How to detect whether a user is using USB tethering?

There's several options:

  • On windows 7 you can control which USB devices can be connected. See this article for example.

  • You can monitor that the PC is connected to the network, for example by monitoring the status of the switch port the machine is connected to. (modern computers keep the NIC connected even when the machine is off, so shutting down the computer should not trigger an alarm). This can be done at low cost using free open source solutions (anyway you should have a monitoring in your network !)

EDIT in response to comment:
If the user add a wireless adapter, the metric of this new interface will be higher than the metric of the wired interface, so Windows will continue to use the wired interface. Since the user doesn't have administrative privileges he cannot overcome this.

  • You could use a proxy to access the Internet and force the proxy settings trough GPO. So if the machine is disconnected from the network and cannot access the proxy, it cannot access anything. This solution could be easy in a small network, but very difficult to implement in large network.

As pointed out by @Hangin on in quiet desperation in comment, there's always a cost. Your time costs money to the company, and you have to consider the actual cost of putting in place security vs the potential cost of the bad behavior.


You can use Group Policy to prevent the installation of new network devices.

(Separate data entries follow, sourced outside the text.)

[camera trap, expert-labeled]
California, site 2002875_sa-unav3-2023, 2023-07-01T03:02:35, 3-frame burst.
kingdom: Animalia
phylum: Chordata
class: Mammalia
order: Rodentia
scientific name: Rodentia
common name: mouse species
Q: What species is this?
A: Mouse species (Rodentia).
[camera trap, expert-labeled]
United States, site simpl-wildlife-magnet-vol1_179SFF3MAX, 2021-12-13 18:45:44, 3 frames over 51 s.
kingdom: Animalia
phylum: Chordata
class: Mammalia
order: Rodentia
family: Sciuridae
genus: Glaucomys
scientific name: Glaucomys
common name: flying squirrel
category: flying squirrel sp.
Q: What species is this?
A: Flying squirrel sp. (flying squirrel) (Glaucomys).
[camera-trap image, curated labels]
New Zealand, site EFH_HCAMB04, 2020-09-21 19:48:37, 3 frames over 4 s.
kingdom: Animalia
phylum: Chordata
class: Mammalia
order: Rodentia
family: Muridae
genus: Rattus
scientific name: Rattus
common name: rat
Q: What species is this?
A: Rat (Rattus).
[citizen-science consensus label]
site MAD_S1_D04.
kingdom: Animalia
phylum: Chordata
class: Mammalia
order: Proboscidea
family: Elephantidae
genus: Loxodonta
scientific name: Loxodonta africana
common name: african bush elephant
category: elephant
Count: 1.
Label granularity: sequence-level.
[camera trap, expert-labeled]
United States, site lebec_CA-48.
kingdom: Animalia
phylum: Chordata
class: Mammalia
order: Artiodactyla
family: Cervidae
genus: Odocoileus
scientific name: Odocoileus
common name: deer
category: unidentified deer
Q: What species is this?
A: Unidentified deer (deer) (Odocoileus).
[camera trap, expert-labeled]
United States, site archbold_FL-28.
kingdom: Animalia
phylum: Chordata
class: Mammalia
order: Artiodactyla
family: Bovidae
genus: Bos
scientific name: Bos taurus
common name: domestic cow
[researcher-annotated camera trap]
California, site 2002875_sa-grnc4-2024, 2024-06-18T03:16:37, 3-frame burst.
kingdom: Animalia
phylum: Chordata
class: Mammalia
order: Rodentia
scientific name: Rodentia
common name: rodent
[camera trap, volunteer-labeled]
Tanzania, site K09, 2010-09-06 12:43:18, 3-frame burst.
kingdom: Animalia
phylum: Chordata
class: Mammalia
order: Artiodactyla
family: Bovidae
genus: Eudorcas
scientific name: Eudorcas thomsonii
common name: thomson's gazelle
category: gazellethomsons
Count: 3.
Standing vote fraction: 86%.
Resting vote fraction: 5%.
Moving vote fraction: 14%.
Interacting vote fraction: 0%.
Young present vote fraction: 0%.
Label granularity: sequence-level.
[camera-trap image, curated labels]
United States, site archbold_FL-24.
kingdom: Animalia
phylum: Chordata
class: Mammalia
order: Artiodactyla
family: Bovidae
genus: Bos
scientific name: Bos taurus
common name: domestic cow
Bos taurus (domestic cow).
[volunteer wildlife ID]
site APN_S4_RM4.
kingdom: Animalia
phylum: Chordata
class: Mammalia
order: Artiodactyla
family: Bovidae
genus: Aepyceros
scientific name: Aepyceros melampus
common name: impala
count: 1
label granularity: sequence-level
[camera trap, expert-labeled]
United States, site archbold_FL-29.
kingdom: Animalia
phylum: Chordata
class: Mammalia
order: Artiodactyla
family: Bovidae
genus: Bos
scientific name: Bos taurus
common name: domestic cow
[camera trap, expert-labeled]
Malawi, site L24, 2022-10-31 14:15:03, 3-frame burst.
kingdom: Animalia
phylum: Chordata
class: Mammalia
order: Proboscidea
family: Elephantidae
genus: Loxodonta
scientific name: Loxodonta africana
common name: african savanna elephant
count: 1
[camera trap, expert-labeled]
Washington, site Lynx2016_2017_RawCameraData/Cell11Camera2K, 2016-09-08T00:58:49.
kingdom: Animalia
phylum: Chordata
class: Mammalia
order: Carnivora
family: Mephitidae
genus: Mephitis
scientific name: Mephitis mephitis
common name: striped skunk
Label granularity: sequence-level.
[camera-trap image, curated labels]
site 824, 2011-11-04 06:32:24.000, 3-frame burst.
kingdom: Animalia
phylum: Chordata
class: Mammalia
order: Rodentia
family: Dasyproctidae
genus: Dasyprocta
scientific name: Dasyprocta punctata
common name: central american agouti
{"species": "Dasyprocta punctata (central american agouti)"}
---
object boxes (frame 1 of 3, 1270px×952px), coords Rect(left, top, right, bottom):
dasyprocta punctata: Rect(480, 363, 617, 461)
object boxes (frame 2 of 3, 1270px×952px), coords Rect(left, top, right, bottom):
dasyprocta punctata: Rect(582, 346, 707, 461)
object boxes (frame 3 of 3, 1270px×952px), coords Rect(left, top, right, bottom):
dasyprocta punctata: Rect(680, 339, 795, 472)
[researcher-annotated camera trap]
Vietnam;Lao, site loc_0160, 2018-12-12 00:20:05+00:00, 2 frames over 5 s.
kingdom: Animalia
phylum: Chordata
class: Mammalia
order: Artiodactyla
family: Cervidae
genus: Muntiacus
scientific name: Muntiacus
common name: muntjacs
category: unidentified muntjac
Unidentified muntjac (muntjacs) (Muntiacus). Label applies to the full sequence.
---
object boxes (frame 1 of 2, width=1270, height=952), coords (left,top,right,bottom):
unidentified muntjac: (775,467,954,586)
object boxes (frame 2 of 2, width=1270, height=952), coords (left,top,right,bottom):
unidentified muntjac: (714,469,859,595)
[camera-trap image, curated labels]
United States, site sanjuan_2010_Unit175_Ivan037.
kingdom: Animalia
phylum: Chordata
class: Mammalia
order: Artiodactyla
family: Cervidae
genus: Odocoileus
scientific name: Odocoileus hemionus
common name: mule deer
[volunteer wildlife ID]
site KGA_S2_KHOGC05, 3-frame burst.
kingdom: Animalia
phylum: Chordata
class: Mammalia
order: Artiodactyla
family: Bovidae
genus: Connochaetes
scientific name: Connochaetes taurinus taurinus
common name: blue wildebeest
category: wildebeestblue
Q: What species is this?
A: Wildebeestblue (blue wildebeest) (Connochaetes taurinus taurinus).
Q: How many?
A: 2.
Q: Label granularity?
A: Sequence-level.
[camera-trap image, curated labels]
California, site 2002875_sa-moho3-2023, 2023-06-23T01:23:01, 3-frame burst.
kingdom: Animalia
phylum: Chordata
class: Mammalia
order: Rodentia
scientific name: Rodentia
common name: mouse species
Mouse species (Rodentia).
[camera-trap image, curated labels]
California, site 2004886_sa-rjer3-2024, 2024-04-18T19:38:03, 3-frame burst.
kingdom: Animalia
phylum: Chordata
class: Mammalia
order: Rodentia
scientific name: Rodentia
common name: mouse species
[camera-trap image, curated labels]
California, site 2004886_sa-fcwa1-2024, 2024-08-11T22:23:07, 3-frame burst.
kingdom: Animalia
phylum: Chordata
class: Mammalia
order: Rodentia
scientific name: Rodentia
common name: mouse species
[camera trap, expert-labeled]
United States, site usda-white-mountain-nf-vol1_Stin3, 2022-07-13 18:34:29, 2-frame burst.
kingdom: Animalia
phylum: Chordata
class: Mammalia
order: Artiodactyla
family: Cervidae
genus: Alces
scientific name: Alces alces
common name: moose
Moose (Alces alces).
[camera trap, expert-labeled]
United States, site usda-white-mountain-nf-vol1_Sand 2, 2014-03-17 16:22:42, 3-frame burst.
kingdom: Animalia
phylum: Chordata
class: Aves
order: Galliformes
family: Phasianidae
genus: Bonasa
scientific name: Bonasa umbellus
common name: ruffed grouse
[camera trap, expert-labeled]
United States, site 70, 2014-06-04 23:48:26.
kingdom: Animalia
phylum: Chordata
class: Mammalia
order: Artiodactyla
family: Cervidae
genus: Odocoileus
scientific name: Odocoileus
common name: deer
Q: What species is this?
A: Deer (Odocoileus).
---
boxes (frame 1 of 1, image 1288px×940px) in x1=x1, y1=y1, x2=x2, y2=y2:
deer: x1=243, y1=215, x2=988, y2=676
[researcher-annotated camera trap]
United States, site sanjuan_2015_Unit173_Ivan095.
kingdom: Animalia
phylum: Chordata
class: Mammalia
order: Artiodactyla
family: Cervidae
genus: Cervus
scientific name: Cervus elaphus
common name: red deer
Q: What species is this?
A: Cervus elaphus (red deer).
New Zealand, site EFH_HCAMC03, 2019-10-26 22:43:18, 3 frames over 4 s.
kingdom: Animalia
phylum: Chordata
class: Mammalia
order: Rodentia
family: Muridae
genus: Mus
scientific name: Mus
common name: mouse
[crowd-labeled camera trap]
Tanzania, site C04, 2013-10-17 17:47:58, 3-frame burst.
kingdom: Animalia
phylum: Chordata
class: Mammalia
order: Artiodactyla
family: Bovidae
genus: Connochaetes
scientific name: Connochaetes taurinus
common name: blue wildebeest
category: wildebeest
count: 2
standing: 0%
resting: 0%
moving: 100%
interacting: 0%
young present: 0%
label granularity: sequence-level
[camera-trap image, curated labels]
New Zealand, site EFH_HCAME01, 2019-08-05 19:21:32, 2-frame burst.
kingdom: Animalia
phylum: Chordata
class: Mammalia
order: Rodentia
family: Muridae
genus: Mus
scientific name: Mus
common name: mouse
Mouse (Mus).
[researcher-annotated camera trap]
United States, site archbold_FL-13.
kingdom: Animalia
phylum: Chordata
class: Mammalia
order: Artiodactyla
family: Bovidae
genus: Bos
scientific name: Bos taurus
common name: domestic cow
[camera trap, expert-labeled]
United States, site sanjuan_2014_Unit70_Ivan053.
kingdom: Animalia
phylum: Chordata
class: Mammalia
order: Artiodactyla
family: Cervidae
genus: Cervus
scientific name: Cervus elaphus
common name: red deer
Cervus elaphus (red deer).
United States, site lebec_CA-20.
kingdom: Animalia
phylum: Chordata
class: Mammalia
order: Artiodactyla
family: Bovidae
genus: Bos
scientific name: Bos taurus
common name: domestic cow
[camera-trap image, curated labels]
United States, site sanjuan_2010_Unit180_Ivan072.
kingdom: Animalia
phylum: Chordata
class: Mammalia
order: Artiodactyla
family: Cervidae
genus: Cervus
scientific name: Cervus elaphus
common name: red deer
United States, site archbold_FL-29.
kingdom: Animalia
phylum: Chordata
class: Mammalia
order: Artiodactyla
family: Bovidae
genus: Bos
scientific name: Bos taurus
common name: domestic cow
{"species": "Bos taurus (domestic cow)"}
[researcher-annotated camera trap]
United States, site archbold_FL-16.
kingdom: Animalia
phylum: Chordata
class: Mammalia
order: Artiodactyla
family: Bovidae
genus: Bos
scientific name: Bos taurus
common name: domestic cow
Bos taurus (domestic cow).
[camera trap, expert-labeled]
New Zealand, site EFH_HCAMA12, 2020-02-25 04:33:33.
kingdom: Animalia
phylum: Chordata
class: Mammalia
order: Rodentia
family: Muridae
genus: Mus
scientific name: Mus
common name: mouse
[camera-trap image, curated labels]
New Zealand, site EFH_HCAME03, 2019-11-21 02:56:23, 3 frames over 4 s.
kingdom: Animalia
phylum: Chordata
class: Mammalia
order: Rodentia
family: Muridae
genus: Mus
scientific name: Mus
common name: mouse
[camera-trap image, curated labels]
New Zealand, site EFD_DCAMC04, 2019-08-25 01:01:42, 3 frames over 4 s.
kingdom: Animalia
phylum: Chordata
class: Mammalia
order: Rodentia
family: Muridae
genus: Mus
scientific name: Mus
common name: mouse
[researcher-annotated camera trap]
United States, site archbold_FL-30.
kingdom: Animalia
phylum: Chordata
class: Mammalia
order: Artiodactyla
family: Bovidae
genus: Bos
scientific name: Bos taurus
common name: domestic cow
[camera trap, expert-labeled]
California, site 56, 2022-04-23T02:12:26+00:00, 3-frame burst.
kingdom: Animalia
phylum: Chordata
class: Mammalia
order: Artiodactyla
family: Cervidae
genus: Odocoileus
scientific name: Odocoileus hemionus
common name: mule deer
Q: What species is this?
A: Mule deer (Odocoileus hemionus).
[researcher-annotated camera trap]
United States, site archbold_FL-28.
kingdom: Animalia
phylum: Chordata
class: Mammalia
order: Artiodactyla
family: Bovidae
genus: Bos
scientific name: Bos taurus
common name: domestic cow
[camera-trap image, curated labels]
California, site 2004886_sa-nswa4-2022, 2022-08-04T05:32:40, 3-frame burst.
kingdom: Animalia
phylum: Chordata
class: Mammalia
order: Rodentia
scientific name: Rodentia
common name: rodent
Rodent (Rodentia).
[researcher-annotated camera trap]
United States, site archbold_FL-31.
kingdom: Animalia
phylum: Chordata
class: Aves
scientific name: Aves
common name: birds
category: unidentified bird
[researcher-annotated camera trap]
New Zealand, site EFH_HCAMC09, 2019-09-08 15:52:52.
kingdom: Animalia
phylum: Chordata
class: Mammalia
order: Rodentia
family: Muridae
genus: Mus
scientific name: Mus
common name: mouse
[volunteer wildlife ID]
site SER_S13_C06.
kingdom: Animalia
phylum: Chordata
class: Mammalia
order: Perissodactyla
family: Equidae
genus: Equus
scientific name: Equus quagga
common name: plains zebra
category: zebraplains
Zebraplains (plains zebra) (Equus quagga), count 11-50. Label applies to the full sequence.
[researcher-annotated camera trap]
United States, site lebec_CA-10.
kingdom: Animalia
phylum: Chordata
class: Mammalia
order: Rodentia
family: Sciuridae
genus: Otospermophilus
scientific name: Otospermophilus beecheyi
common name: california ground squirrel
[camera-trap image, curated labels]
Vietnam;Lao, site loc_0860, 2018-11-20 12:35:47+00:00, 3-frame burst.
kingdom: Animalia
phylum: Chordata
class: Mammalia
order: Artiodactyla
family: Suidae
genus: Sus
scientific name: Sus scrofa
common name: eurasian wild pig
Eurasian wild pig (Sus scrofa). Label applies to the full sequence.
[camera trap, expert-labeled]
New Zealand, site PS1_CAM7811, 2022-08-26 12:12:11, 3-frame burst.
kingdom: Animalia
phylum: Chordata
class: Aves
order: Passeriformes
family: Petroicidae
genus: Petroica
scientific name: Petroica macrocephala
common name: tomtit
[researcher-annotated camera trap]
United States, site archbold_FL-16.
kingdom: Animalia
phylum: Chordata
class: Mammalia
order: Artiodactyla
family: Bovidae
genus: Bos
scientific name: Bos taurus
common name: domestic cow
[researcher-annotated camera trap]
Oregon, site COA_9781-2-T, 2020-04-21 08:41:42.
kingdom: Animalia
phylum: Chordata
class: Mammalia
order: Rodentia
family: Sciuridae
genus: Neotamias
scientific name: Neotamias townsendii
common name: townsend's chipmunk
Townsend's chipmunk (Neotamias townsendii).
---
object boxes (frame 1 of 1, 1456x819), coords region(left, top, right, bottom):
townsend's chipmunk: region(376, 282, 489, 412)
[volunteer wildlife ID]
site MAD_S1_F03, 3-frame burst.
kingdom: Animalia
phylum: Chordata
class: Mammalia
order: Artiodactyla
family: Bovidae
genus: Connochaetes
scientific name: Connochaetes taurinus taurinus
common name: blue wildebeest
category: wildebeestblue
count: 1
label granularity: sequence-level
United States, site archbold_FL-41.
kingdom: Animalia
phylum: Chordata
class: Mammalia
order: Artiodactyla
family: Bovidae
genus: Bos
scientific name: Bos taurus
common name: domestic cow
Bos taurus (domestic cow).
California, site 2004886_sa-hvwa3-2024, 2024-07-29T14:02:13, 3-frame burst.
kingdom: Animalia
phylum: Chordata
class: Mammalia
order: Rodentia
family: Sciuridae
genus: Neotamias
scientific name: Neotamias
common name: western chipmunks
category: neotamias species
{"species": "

You'll find an option in Administrative Templates \ System \ Device Installation \ Device Installation Restrictions \ Prevent installation of devices using drivers that match these driver setup classes.

From its description:

This policy setting allows you to specify a list of device setup class globally unique identifiers (GUIDs) for device drivers that Windows is prevented from installing. This policy setting takes precedence over any other policy setting that allows Windows to install a device.

If you enable this policy setting, Windows is prevented from installing or updating device drivers whose device setup class GUIDs appear in the list you create. If you enable this policy setting on a remote desktop server, the policy setting affects redirection of the specified devices from a remote desktop client to the remote desktop server.

Using policy settings here, you can either create a whitelist (which you seem to not want) or a blacklist, either of individual devices or entire classes of devices (such as network adapters). These take effect when a device is removed and reinserted, so it will not affect the NIC built into the machine, provided you don't apply the setting to devices that are already installed.

You will need to reference the list of device setup classes to find the class for network adapters, which is {4d36e972-e325-11ce-bfc1-08002be10318}. Add this class to the blacklist, and soon afterward, nobody will be able to use USB network adapters.


What type of antivirus you are using? In Kaspersky antivirus you can define trusted and local networks. So, you can configure your local network as trusted and prohibit any other networks. This works if computer is only used in office.

I have KSC and i can manage centralized all computer. KSC rule


I think an option is to create, on the target machine, a script to monitor the PC network settings (eg: IP address and gateway) and to alert you (eg: via email) when something change.


Never forget that the user can check porn directly on the user's cellphone via the LTE network, so no one will never know it (and a new cell phone has got a big screen...) Why the user used the bridge on the computer intrigues me.

That bring about another important question... do you manage the cellphone with an enterprise rule?

An example from the BES administrator book:

Selecting this rule prevents the device from pairing with any computer other than the Apple Configurator host. This rule applies only to devices that are supervised using Apple Configurator.

or

Selecting this rule prevents users from using AirDrop to share data with other devices. This rule applies only to devices that are supervised using Apple Configurator.

And yes, controlling the USB is good, but that device can have important enterprise documents/emails on it and not controlling it is a security risk.

After that if you control all cellphones, you can ask that no personal cell to be present at the employee desk/computer.

For any other case, I will tell like user DoktorJ, that if they try to bring a big setup to bypass your security, they will be at risk to be fired directly.